My response to Omokri, whom I hear is responsible for running President Jonathan’s Facebook page, and is his voice in the international community, is this:
1) Omokri says ab initio “it was wrong for any of our leaders to have agreed to participate in the NN24 debate”. Really? Is he aware that his principal, President Jonathan, agreed to participate in the debate initially but with some conditions? First, he insisted on getting the questions beforehand; he also insisted that the audience should not be allowed to ask questions. After initial hesitation, the organisers acceded to the president’s request. They even set the date and time to suit the president. Yet, he refused to show up and did not offer any reasons or apology. He did not let Nigerian know he refused to show up because NN24 is a Nigerian station on a foreign network!
2) When did President Jonathan realise that DSTV is a foreign station and therefore he can’t reach Nigerians through that network? For those who are not aware, President Jonathan has campaign ad running nonstop on almost all DSTV channels, including Africa Magic (English, Hausa, and Yoruba).
3) President Jonathan has been president since pay 2010. He hasn’t held any press conference or granted any interviews in Nigeria. The only time we heard from him was on CNN with Christiane Amanpour. Talk about national pride and promoting the culture and institutions of your country.

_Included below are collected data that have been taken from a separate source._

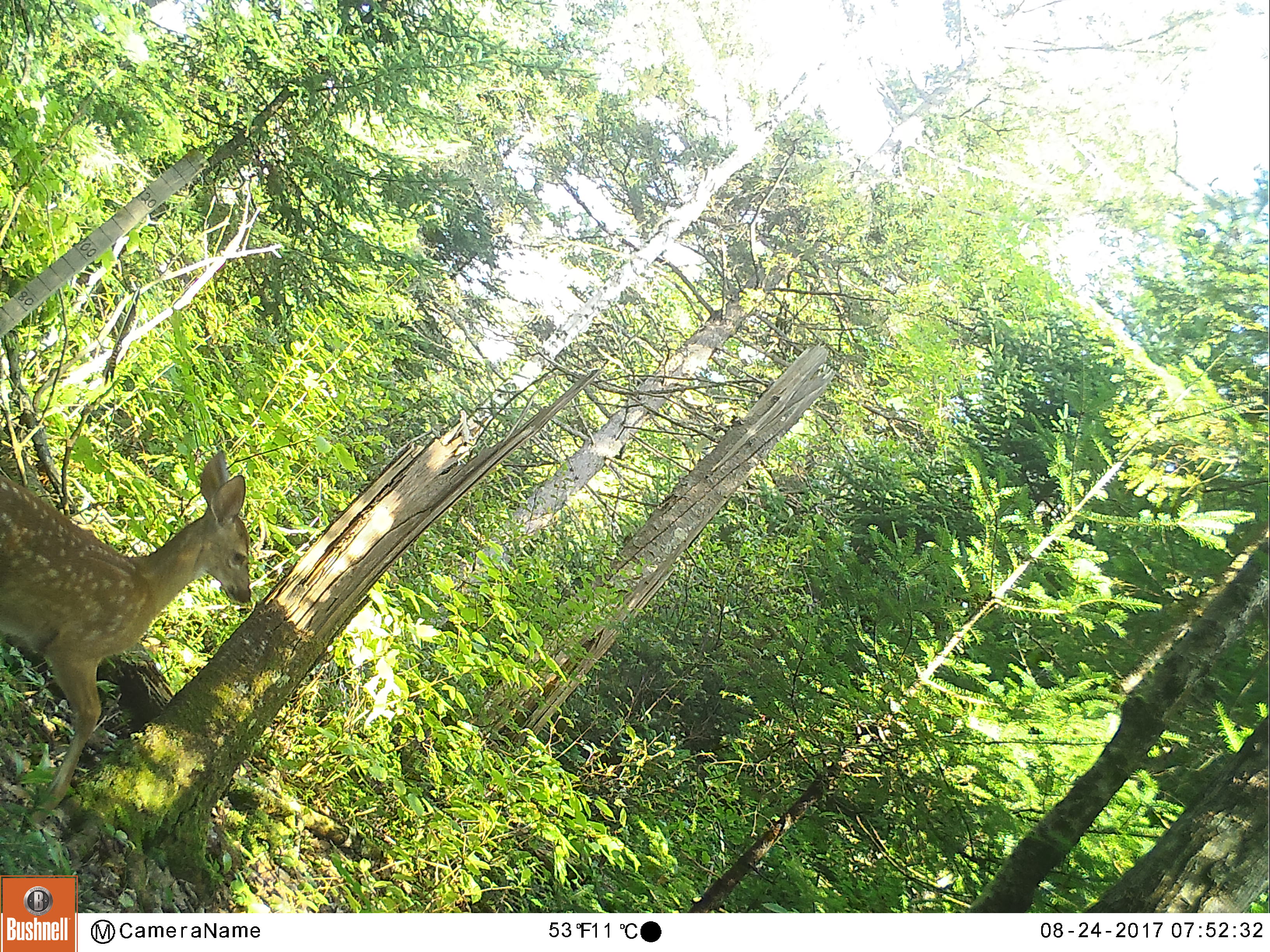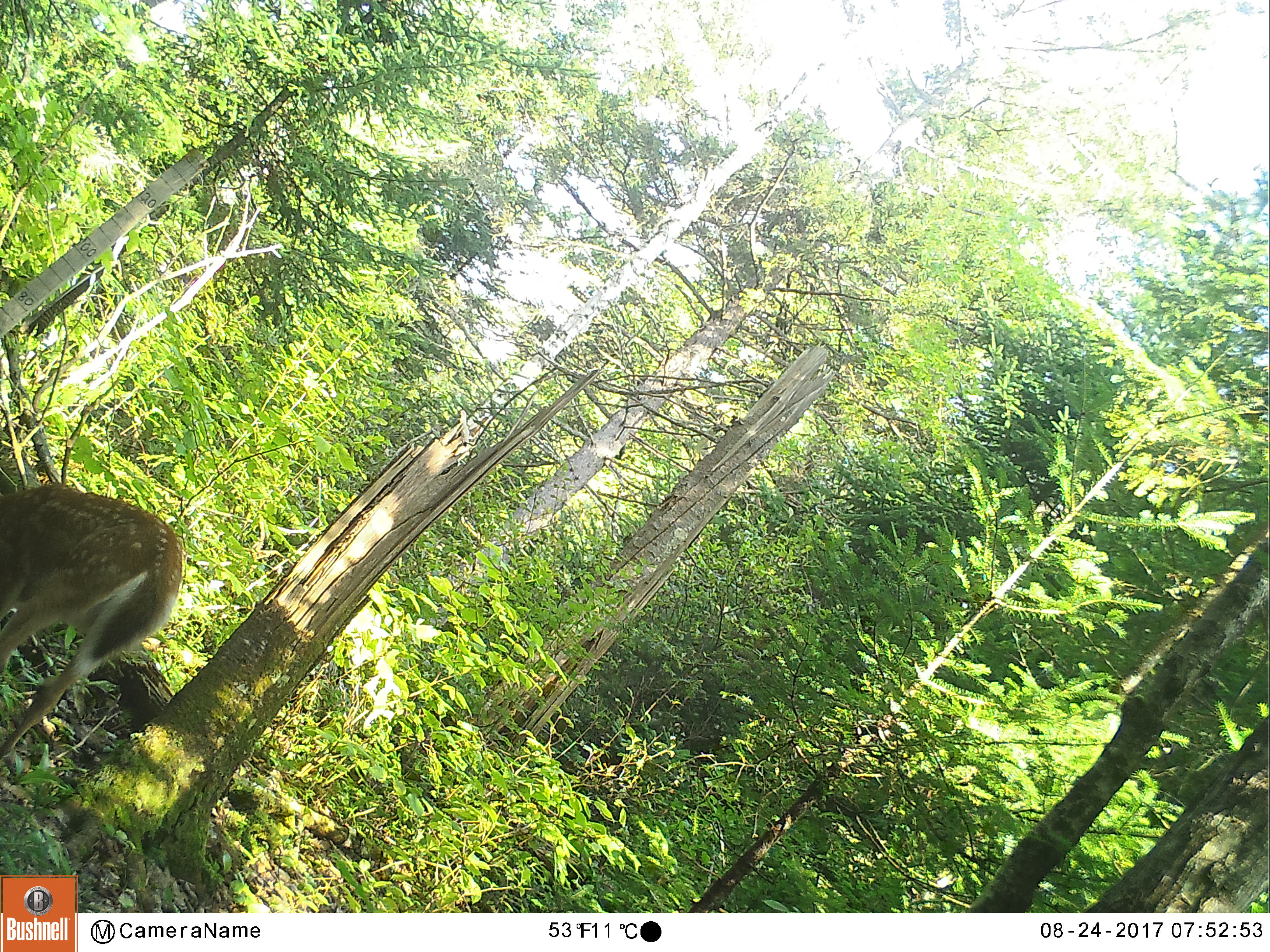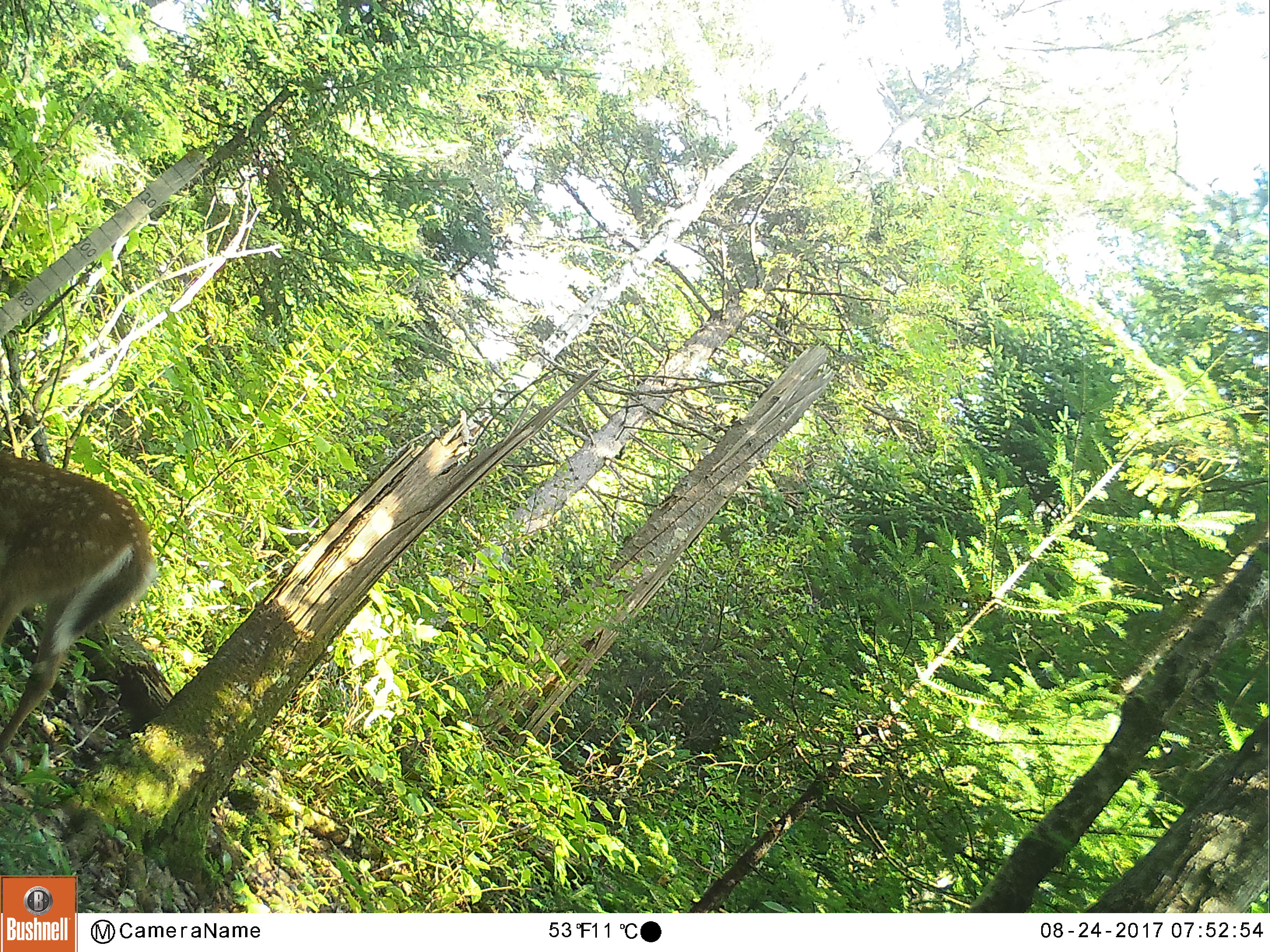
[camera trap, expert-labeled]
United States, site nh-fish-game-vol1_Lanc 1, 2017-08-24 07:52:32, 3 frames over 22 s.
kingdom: Animalia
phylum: Chordata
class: Mammalia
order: Artiodactyla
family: Cervidae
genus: Odocoileus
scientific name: Odocoileus virginianus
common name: white-tailed deer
White-tailed deer (Odocoileus virginianus).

4) Let Jonathan go and face Nigerians and account for his stewardship in the last one year. Nigerians have heard from the opposition. From March 7-9, there was a presidential policy dialogue in Abuja organised by the Murtala Muhammed Foundation. Ribadu, Utomi, and Shekarau were there. Jonathan was a no-show, even though he was expected. All the local channels were there. But much more important, Nigerians, particularly the teeming population of unemployed youth, were there to listen to their president and the man who wants to continue in office come May. Then of course there was the much talked about NN24 debate where the president was AWOL. On Friday, March 25, Nigerian youth, under the auspices of What About US provided another forum for the president to redeem himself, but he brushed them aside. That debate was shown on Channels TV, which the last time I checked was 100% Nigeria owned.
5) Come to think of it, where was Omokri in 2007? I am sure he is old enough to remember that the man who became president that year, Umaru Musa Yar’Adua, did not take part in any debate; neither did his running mate, Governor Goodluck Jonathan. The NEDG has been organising debates since 1999, why did they not insist that Yar’Adua and Jonathan attend the 2007 debate?

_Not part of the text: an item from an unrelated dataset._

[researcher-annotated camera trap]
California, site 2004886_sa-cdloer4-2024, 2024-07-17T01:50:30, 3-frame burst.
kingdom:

6) By the way Omokri, the trio of Ribadu, Buhari and Shekarau are boycotting the debate not because they don’t trust BON as a government agency. The import of their argument is that the president can’t pick and chose the debate he wants to attend and expect others not to do the same; that since the president is not “comfortable” with debates organised by certain platforms, the opposition has the right not to be “comfortable” with the platform he has chosen. If you notice what is happening on NTA with Jonathan/PDP campaign stories, you will understand why nobody will be comfortable with BON and its so-called debate.
The less said about Omokri, the better. I should be questioning Pat Utomi who thought it necessary to post this hogwash of an afterthought and give it much attention on his platform.